Money Markets
ARM’s expansion bid to intensify war for cement market
ARM managing director Pradeep Paunrana at a past function. The Kenyan plants will produce 3,000 metric tonnes of cement per day, while the Tanzania one will produce 4,500 tonnes. Photo/LIZ MUTHONI
Posted Tuesday, October 27 2009 at 00:00
“Our investment in Tanzania is driven by the expected exponential growth of cement use to be driven by infrastructural projects in roads, power and mining”, said Mr Paurana.
Currently, Tanga Cement controls less than 10 per cent of the Tanzanian market with the bulk being imported from Egypt, South Africa and Zambia.
ARM’s expansion will see its market share grow to 19 per cent from the current 13 per cent.
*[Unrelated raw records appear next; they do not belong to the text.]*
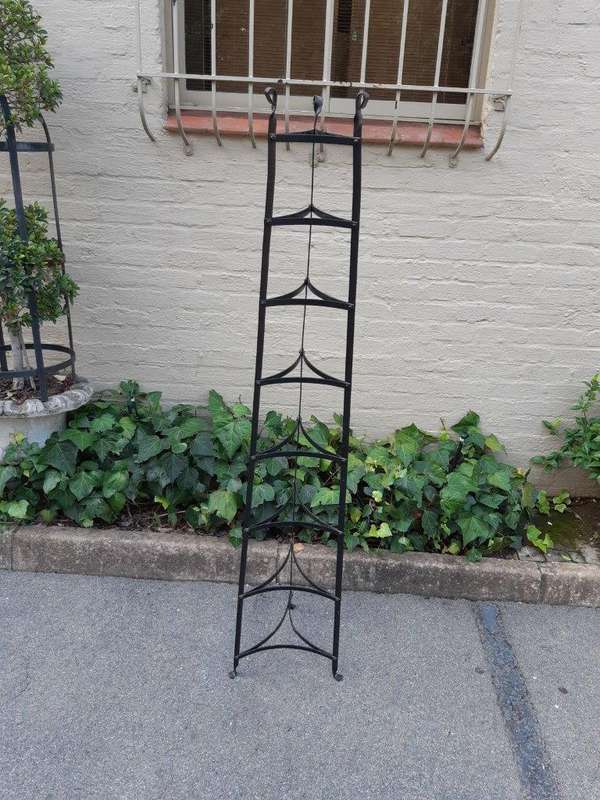 Antique Metal Pot Rack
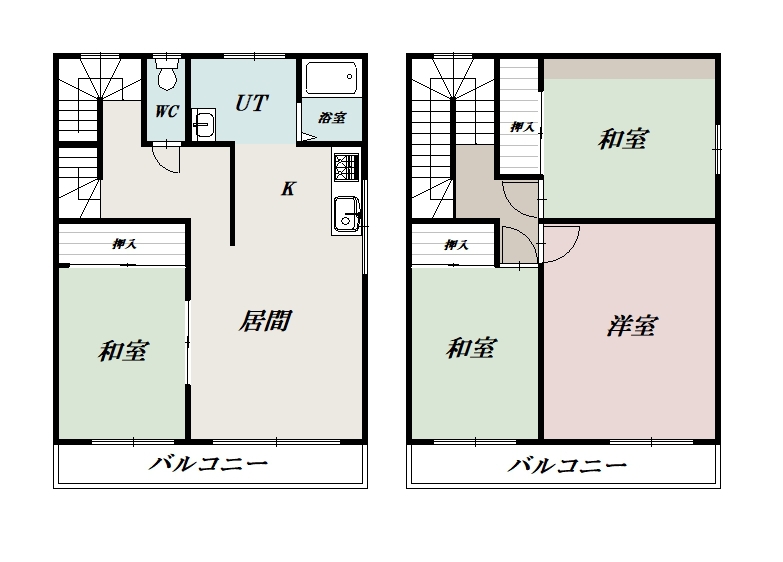 大町2-6借家右間取図
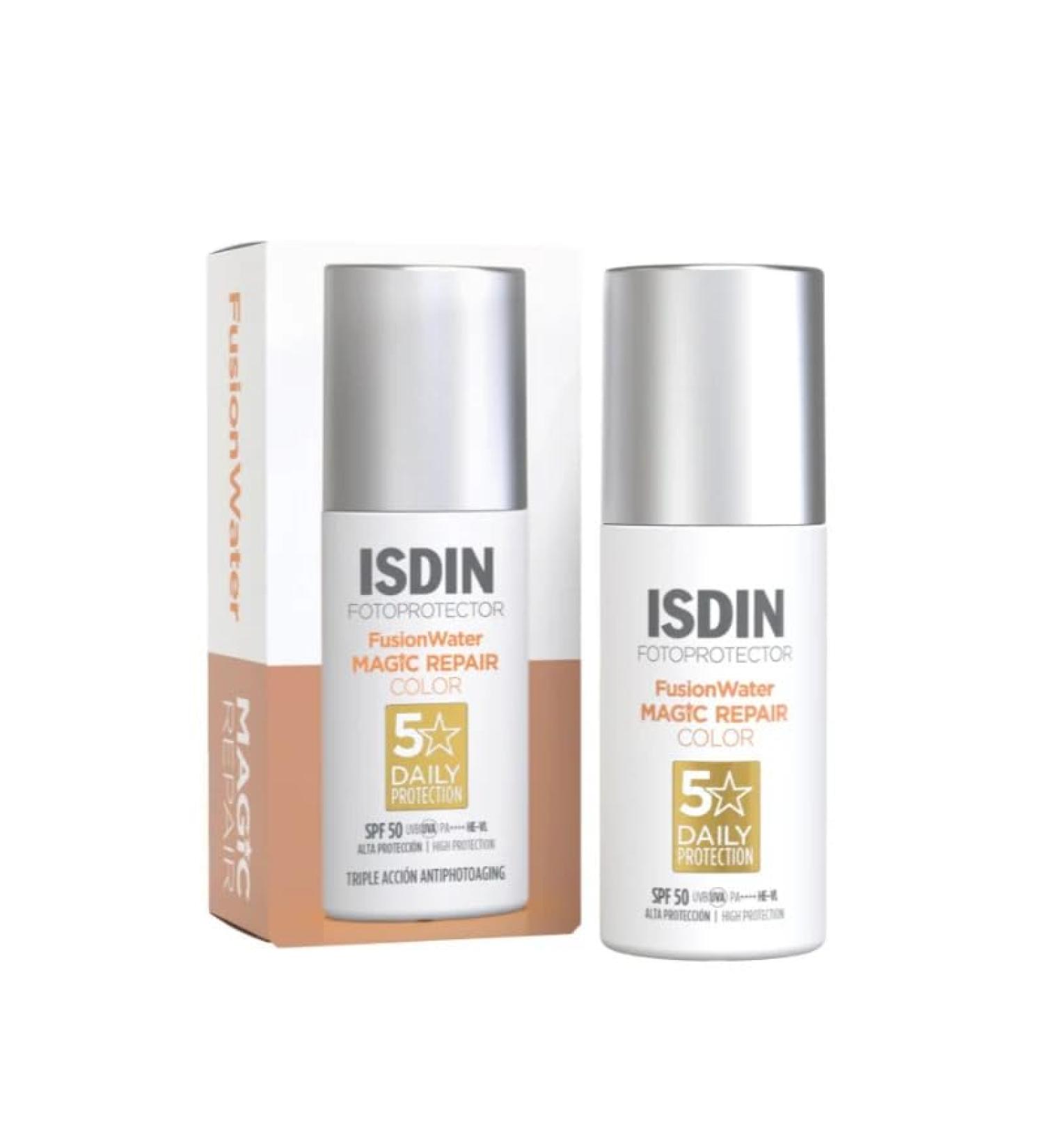 ISDIN Fotoprotector Fusion Water Magic Repair Color Protezione Colorate 50 ml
Bamburi Cement controls 58 per cent of the local cement market and Portland has a 30 per cent stake.
According to East African Cement Producers Association (EACPA), the industry lobby group, demand for cement locally has grown steadily from one million tonnes in 1994 to 2.7 million tonnes to date and is expected to hit four million tonnes in three years.
Even as ARM carries out its expansion plans, the other players are also engaged in either plant expansion or product diversification and value addition to grow their bottom lines.
East African Portland Cement is adding a new milling, plant besides plans to engage in value addition through preparation of ready made concrete mix used for construction.
Similarly, Bamburi Cement is adding a new grinding plant.
Beside cement production, ARM is also involved in fertiliser manufacturing and sodium silicate used in making of detergents.
Other products include industrial minerals and lime.